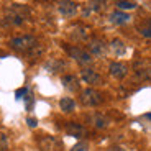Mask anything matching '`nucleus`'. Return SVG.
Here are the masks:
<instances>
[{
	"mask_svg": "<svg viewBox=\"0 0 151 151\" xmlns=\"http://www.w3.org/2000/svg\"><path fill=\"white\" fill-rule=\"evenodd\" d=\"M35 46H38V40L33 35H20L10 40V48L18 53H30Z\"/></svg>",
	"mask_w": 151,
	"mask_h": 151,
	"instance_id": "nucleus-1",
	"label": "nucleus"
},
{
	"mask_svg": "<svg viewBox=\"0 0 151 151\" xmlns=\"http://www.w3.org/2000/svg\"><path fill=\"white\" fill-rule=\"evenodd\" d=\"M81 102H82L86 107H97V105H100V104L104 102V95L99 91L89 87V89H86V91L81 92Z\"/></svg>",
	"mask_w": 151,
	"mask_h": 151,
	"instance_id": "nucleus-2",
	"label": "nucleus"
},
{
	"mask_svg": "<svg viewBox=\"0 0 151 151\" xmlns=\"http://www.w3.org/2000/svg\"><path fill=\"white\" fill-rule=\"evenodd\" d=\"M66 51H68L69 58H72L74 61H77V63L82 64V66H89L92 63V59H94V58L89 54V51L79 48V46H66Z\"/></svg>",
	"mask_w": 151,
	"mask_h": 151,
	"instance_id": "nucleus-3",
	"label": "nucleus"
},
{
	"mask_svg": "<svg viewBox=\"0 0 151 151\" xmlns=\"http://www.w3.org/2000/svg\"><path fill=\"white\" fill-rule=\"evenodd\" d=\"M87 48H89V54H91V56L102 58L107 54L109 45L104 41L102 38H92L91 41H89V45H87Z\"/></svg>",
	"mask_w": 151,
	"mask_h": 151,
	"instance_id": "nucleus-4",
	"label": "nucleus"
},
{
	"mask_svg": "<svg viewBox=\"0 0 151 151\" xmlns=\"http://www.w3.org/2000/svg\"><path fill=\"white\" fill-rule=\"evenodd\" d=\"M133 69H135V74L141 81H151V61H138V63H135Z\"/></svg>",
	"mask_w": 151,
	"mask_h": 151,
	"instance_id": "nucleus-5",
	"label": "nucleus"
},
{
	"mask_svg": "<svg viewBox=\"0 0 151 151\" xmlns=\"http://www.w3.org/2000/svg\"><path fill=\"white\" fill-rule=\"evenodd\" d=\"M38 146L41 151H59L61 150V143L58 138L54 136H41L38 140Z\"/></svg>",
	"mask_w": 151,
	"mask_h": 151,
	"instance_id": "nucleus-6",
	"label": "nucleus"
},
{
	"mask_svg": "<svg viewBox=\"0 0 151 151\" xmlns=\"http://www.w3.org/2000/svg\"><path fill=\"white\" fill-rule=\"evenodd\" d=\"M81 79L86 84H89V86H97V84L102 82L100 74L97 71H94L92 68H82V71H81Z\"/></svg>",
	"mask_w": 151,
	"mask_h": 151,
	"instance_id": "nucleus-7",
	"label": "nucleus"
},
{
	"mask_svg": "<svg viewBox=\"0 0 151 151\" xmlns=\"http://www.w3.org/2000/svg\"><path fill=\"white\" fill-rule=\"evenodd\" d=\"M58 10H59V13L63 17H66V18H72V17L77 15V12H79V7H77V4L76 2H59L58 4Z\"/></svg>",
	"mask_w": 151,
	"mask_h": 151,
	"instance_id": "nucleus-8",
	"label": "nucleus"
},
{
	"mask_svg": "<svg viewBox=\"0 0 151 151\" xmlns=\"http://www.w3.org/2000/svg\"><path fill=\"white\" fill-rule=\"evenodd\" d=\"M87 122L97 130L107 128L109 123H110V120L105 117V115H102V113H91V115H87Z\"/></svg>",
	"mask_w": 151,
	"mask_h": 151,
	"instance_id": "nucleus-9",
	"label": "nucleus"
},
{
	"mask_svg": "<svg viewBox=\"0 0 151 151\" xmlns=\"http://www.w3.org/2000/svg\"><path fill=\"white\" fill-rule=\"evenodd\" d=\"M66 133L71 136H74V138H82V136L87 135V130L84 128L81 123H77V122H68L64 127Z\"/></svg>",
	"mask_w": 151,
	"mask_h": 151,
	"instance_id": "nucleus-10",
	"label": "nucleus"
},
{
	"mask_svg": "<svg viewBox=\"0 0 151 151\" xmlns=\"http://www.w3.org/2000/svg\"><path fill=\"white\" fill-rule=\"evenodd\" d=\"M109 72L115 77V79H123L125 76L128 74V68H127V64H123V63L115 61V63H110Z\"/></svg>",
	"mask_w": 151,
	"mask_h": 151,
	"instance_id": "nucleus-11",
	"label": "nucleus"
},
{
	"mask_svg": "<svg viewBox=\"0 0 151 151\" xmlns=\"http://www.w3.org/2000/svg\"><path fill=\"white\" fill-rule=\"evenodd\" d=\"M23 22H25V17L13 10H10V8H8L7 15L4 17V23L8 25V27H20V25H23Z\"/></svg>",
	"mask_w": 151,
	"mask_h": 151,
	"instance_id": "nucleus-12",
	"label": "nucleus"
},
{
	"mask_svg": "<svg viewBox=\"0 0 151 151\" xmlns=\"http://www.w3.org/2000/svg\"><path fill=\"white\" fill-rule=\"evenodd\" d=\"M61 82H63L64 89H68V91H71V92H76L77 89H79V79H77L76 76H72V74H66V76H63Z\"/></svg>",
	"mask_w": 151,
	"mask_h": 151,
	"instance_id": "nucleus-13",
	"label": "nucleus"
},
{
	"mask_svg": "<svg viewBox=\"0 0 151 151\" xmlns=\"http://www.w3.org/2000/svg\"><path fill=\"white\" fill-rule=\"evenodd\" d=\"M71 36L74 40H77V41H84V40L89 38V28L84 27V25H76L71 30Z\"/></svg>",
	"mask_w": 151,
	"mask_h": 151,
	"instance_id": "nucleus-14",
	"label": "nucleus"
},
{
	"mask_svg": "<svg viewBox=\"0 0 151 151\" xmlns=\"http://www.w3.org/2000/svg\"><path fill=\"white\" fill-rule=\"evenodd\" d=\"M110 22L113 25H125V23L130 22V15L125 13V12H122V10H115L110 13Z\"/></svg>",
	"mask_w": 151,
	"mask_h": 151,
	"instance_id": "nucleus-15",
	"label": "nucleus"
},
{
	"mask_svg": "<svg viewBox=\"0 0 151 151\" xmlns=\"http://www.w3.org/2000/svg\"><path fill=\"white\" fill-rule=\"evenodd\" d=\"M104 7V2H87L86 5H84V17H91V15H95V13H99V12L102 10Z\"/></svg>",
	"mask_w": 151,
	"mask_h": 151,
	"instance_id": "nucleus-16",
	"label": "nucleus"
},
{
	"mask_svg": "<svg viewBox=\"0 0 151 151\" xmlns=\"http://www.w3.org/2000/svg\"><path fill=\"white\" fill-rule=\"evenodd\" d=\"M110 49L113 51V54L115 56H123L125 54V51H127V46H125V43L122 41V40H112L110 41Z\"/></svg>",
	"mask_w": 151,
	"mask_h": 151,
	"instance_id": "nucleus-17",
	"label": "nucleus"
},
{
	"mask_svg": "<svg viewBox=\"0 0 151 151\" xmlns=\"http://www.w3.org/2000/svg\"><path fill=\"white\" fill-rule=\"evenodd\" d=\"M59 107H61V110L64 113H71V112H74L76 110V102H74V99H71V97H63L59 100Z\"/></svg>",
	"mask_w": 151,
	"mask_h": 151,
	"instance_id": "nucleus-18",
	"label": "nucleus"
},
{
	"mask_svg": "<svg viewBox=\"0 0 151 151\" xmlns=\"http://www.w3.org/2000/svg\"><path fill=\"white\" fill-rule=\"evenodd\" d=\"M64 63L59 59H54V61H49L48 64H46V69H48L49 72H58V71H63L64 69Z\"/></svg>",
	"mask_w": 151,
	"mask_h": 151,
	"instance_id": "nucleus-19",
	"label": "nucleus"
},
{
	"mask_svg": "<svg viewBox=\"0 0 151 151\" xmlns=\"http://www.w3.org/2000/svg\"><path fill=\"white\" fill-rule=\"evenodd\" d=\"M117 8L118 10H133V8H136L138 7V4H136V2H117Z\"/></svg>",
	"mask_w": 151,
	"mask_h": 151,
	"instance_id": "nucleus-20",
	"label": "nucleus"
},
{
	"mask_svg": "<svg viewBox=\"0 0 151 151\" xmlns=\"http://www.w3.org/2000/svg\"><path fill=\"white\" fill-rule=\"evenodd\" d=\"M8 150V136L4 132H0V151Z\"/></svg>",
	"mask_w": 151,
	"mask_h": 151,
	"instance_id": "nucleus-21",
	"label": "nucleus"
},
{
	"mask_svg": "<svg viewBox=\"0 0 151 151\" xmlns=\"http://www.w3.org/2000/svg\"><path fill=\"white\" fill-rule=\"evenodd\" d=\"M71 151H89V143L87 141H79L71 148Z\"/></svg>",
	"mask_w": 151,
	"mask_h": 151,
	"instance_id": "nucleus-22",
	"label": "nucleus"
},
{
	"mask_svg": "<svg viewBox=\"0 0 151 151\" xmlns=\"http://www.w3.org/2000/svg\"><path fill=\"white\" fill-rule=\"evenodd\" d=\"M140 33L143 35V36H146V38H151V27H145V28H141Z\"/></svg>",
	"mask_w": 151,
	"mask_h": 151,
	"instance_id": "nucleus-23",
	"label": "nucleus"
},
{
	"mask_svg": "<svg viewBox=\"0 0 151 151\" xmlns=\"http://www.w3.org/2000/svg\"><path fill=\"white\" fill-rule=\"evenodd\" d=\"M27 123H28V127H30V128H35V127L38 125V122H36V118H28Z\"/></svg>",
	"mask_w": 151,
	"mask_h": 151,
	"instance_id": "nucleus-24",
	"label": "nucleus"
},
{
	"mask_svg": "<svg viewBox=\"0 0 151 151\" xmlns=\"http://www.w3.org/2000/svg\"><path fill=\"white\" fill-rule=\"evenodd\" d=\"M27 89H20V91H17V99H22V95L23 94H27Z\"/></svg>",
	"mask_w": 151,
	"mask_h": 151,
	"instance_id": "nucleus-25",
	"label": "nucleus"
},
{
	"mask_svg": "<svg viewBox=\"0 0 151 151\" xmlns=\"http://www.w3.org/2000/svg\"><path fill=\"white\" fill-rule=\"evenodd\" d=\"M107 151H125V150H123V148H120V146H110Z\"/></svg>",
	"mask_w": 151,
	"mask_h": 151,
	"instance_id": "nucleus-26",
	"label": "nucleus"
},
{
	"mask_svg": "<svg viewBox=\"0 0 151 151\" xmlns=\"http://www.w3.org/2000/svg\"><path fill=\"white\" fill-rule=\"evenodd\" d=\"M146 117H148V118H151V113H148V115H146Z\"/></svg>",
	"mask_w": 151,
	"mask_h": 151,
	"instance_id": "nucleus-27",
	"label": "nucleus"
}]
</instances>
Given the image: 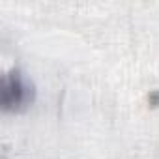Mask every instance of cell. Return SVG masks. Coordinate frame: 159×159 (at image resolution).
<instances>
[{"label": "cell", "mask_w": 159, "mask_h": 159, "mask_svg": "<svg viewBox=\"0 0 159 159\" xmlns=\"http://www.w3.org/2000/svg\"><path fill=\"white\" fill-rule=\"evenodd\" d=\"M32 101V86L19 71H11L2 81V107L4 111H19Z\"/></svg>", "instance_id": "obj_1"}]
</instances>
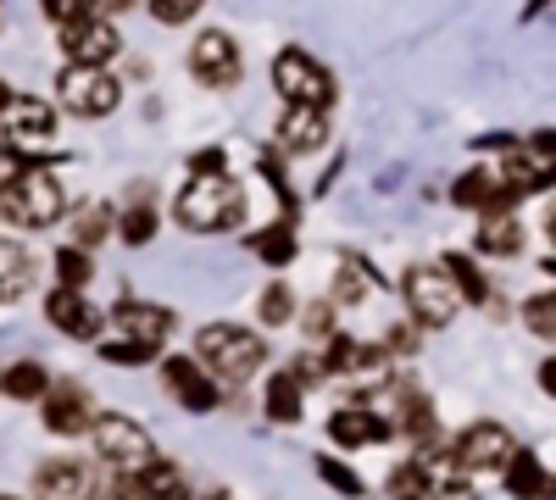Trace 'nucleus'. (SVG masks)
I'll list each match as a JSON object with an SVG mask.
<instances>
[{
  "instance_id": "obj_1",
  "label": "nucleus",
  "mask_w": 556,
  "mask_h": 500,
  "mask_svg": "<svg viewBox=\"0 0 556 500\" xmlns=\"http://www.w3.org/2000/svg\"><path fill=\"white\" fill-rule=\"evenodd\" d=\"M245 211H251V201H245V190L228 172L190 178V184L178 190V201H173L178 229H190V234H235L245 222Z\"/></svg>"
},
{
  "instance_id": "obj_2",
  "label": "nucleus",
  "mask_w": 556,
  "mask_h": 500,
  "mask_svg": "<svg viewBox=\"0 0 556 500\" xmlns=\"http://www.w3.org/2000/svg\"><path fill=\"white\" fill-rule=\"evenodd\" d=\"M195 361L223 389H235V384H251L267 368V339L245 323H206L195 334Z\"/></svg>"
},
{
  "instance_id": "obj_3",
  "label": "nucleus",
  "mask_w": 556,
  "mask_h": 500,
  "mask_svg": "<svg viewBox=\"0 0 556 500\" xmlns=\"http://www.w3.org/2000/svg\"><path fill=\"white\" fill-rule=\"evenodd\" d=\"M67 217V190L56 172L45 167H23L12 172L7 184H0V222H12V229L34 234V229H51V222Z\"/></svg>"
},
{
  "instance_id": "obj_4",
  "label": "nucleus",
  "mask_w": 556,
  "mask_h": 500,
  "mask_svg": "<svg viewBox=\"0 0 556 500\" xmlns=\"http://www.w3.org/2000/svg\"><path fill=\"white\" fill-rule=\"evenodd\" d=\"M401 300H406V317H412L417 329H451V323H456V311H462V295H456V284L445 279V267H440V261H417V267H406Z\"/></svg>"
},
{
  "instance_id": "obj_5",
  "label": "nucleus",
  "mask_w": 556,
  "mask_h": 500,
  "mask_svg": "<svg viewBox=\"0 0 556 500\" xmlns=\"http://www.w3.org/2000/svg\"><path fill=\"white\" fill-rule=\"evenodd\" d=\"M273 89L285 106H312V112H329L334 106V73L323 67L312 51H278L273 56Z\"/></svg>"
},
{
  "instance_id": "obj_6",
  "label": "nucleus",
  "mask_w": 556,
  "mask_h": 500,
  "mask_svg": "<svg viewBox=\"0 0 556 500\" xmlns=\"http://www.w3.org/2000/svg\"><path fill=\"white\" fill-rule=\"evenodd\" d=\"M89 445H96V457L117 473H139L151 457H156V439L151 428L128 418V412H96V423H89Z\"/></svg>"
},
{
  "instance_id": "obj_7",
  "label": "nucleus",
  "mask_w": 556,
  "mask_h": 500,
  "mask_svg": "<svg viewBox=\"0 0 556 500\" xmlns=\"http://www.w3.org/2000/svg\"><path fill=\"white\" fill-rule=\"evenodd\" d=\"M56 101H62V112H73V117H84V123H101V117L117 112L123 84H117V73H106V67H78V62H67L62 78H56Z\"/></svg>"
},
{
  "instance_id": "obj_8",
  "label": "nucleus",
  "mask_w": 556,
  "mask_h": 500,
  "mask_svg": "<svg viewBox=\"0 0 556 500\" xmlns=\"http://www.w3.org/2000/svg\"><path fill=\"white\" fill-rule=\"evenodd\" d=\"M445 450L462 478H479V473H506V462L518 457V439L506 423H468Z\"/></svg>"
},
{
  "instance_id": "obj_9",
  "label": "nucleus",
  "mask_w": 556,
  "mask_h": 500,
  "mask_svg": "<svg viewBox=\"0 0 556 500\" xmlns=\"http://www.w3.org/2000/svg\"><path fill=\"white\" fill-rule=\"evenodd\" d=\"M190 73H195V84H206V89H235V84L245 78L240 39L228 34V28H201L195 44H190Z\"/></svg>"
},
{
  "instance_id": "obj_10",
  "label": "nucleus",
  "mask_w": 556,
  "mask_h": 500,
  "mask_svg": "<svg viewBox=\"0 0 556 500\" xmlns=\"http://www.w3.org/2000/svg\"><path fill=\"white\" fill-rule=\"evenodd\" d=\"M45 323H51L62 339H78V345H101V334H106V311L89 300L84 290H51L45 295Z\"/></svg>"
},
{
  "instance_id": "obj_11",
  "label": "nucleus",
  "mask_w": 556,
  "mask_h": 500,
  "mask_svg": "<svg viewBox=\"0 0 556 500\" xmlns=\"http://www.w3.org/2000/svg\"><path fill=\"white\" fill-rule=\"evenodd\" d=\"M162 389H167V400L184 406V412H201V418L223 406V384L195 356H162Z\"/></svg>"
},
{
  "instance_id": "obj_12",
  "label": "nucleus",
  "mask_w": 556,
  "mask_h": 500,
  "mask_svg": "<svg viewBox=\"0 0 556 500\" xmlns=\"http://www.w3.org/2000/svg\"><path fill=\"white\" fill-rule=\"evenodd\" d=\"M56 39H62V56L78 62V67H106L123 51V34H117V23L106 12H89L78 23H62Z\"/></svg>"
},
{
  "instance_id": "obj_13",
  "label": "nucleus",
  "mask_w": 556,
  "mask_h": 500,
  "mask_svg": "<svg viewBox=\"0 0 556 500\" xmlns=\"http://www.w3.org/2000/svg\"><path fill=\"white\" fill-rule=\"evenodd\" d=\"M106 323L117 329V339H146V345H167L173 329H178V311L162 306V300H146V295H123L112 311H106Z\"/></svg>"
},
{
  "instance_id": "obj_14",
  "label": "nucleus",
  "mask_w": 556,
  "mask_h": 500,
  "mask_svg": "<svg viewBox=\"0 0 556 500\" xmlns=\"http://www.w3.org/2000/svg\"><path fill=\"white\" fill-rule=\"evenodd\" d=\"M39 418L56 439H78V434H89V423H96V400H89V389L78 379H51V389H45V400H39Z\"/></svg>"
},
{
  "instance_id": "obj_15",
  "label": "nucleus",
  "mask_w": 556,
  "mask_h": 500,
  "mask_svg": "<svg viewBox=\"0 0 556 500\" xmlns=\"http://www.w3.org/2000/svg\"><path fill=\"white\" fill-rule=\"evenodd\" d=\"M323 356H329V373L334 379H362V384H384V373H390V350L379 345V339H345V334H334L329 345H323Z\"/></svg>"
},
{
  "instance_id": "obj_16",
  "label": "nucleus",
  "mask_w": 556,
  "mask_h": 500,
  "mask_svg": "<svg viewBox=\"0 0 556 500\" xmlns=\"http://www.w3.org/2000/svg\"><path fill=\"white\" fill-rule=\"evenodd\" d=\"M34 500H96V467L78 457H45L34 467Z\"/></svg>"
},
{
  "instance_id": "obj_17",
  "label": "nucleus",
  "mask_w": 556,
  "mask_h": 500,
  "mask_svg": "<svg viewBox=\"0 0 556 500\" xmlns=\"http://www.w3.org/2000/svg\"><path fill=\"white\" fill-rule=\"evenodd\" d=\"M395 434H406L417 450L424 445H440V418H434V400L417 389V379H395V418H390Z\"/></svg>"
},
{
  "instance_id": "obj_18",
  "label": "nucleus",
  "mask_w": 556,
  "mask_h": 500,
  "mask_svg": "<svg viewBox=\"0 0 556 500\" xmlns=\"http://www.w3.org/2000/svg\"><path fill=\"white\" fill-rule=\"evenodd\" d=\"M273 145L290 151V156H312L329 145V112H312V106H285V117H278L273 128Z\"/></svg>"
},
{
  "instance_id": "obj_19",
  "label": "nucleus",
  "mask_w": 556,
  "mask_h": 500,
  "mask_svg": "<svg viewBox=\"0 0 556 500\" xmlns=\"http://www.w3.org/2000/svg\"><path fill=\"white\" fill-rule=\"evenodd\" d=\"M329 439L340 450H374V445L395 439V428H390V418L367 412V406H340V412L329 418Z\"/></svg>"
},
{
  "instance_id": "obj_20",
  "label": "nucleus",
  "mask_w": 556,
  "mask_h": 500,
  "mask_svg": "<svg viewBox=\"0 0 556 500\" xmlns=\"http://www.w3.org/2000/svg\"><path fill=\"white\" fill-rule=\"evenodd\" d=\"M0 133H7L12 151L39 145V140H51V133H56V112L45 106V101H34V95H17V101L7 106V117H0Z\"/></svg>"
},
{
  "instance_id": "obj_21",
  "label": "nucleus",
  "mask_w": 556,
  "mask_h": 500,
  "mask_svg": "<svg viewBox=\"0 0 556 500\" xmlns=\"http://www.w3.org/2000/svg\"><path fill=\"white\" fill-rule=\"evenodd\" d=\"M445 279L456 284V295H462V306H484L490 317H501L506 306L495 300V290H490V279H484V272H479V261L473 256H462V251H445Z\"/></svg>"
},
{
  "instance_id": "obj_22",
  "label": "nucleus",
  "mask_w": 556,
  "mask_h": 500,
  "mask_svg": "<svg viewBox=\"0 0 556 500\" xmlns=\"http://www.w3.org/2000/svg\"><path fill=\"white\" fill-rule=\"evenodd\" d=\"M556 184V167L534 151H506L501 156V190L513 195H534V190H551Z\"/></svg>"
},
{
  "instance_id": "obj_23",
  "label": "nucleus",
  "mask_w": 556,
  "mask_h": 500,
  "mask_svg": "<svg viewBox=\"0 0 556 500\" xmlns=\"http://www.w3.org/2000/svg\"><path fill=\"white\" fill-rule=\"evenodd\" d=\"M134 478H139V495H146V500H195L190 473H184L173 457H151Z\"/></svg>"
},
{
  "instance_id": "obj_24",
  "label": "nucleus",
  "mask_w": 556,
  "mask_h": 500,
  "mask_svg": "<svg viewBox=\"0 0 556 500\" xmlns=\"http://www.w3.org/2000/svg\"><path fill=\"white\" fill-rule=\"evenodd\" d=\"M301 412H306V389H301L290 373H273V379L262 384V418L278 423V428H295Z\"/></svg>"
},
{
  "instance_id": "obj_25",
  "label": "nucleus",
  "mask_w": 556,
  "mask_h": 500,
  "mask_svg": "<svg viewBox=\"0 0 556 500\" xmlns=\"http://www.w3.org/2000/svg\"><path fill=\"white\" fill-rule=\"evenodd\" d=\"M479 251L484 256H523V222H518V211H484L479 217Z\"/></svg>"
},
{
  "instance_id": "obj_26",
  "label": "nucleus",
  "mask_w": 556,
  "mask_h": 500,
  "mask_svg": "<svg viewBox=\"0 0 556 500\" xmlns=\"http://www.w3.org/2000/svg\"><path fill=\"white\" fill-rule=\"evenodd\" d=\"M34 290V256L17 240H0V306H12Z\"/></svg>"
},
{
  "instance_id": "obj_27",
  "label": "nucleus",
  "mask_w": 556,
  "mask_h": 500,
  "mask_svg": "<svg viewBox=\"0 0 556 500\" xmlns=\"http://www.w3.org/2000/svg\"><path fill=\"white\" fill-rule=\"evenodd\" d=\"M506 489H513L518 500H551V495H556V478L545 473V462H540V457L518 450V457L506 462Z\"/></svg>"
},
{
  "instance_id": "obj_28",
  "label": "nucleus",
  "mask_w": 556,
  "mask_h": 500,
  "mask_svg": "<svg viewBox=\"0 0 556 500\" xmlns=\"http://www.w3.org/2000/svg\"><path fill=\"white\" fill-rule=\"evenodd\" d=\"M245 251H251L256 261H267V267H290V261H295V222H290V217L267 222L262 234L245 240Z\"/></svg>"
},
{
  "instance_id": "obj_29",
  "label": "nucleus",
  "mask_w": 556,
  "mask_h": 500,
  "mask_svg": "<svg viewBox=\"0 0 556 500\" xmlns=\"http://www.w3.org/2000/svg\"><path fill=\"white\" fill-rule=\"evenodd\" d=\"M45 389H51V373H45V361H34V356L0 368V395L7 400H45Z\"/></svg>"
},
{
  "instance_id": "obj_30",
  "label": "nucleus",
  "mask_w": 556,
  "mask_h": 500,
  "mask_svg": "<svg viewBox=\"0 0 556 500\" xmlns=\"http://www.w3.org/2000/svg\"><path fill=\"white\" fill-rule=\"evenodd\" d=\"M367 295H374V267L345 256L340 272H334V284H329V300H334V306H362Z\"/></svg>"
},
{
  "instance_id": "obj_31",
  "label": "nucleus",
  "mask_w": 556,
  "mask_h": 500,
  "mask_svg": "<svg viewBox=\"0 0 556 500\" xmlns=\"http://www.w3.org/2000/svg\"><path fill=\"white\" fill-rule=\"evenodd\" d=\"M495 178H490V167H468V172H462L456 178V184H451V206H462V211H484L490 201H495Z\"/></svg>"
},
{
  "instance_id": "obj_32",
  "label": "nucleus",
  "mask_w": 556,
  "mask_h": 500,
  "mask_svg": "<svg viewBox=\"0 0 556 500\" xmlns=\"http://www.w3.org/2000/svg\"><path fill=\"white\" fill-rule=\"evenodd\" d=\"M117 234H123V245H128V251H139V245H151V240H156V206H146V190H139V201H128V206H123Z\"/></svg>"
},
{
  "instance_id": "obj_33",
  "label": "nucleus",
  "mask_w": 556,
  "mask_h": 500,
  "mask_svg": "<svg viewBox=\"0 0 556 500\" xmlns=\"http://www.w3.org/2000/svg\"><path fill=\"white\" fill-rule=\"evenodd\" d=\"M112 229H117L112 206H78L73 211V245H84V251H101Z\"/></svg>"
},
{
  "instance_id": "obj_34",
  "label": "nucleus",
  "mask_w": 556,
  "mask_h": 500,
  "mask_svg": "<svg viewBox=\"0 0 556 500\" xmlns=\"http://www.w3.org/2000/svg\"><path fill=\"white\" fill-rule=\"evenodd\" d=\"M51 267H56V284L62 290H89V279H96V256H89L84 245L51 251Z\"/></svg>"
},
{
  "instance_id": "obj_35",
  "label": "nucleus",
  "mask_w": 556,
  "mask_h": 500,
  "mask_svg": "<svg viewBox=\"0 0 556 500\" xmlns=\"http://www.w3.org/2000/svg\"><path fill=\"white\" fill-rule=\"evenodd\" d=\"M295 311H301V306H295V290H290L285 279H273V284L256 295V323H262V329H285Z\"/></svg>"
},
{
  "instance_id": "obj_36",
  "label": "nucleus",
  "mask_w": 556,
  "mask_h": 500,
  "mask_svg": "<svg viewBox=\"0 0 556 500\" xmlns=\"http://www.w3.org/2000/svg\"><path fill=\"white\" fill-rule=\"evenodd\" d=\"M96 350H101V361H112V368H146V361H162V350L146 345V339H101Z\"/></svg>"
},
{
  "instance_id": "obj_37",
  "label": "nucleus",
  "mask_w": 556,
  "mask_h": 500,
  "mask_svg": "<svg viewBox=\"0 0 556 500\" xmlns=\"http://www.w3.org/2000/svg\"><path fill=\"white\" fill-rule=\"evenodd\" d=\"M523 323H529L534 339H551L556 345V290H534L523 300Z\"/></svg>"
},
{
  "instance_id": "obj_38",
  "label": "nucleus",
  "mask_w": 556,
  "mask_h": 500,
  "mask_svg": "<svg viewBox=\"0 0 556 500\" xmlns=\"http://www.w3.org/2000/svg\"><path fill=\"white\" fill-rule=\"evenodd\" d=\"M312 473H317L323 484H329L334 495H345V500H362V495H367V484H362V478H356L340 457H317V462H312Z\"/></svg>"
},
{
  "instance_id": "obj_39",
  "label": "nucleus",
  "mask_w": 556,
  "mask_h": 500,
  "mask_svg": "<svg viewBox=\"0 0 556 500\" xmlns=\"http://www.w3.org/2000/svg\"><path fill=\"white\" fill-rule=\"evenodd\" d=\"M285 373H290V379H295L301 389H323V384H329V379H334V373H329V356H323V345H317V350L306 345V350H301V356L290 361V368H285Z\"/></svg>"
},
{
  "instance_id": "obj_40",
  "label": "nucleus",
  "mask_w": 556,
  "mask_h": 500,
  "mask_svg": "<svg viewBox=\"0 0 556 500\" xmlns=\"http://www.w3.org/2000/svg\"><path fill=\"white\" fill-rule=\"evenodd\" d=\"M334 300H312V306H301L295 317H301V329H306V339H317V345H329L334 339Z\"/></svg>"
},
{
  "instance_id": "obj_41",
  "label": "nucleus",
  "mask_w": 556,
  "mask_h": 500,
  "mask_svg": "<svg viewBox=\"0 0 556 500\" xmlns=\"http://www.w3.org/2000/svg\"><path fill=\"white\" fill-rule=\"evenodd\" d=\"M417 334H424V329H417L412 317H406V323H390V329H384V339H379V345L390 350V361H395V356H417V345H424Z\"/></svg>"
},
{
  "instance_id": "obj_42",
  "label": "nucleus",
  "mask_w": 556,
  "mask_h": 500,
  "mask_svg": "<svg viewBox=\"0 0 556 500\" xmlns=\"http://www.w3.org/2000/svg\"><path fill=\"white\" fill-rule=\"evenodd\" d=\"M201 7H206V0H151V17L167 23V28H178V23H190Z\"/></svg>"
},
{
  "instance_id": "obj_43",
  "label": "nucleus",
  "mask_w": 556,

□ □ □ □

Please put the records, from the first line through the line containing "102H82L86 107H97V105H100V104L104 102V95L99", into a Markdown table with the columns Row and Text, one line per row with its number under Row. Skip blank lines and leave the pictures out.

» TASK RESULT:
| Row | Text |
|---|---|
| 1 | Mask anything matching '`nucleus`'. Return SVG. |
| 2 | Here are the masks: |
| 3 | <instances> |
| 4 | [{ |
| 5 | 	"mask_svg": "<svg viewBox=\"0 0 151 151\" xmlns=\"http://www.w3.org/2000/svg\"><path fill=\"white\" fill-rule=\"evenodd\" d=\"M35 46H38V40L33 35H20L10 40V48L18 53H30Z\"/></svg>", |
| 6 | 	"mask_w": 151, |
| 7 | 	"mask_h": 151, |
| 8 | 	"instance_id": "nucleus-1", |
| 9 | 	"label": "nucleus" |
| 10 | }, |
| 11 | { |
| 12 | 	"mask_svg": "<svg viewBox=\"0 0 151 151\" xmlns=\"http://www.w3.org/2000/svg\"><path fill=\"white\" fill-rule=\"evenodd\" d=\"M81 102H82L86 107H97V105H100V104L104 102V95L99 91L89 87V89H86V91L81 92Z\"/></svg>", |